News International is yet to respond.
The company owns the Sun and the Sunday Times, and also owned the News of the World which was shut last week amid allegations of phone-hacking and illegal payments to police officers.
There are several allegations. The first two relate to personal details it is claimed were obtained for a front-page Sunday Times report that Gordon Brown had purchased a flat owned by Robert Maxwell at a "knock-down price".
Blagging, or "knowingly or recklessly obtaining or disclosing personal data or information without the consent of the data controller" has been illegal since 1998.
A blagger alleged to be acting for the Sunday Times posed as Brown and obtained details of his Abbey National account in January 2000.

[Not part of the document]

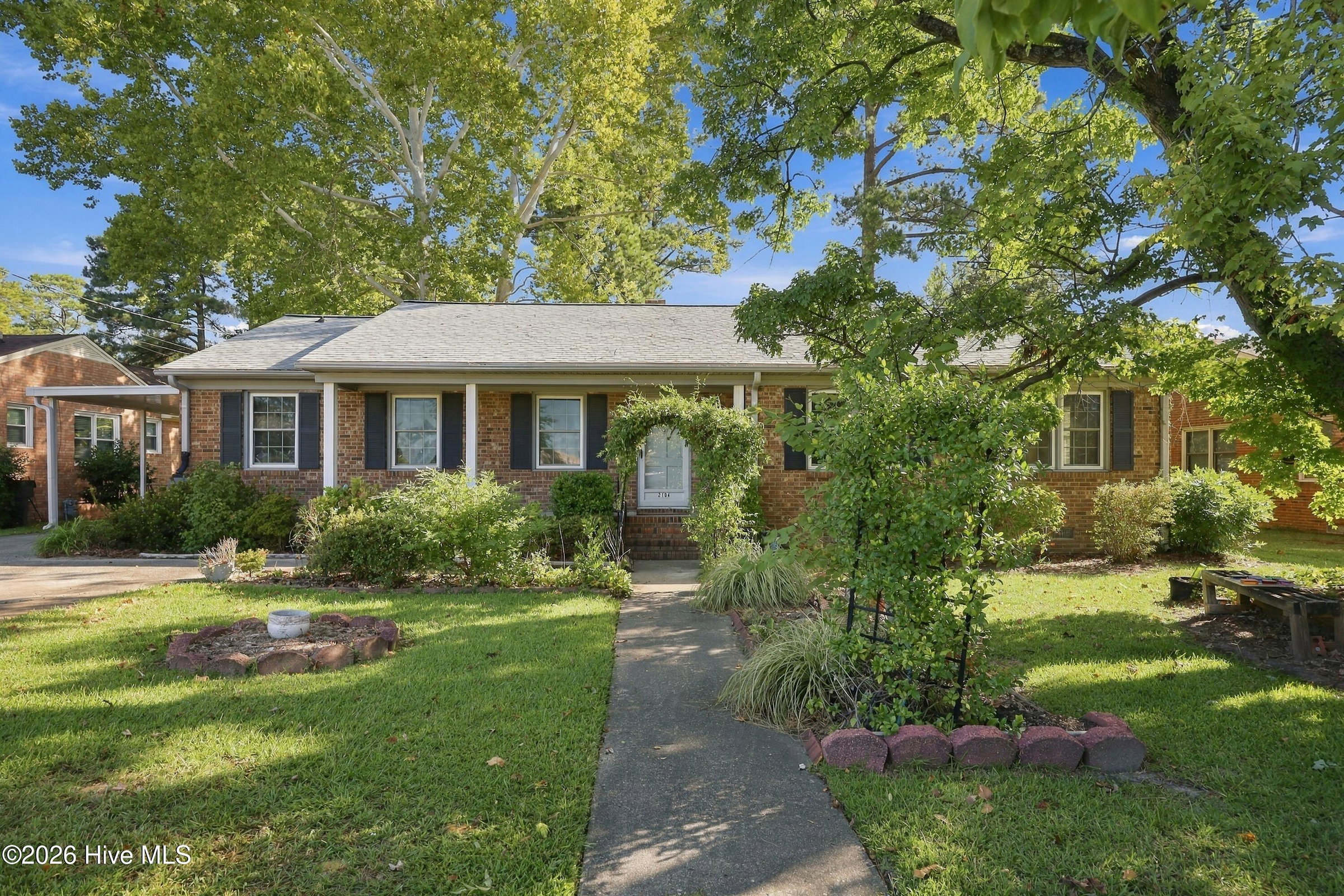 2104 Charles Boulevard, Greenville, NC 27858 — main photo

This blagging was discovered by the building society's fraud department which alleged someone successfully called their Bradford call centre six times pretending to be Brown and were given information.
In letters obtained by the BBC, the Abbey National wrote to Sunday Times editor John Witherow concluding it had suspicions that "someone from the Sunday Times or acting on its behalf has masqueraded as Mr Brown for the purpose of obtaining information from Abbey National by deception."
The Abbey National said to Mr Brown's lawyer it was a "well-orchestrated scheme of deception".
Abbey National has not been able to identify the blagger, and did accept in a letter to Mr Brown it did not have conclusive evidence.
However, the Guardian journalist Nick Davis has alleged a former actor John Ford carried out specialised blagging from banks during this period for the Sunday Times. This allegation is detailed in his book Flat Earth News.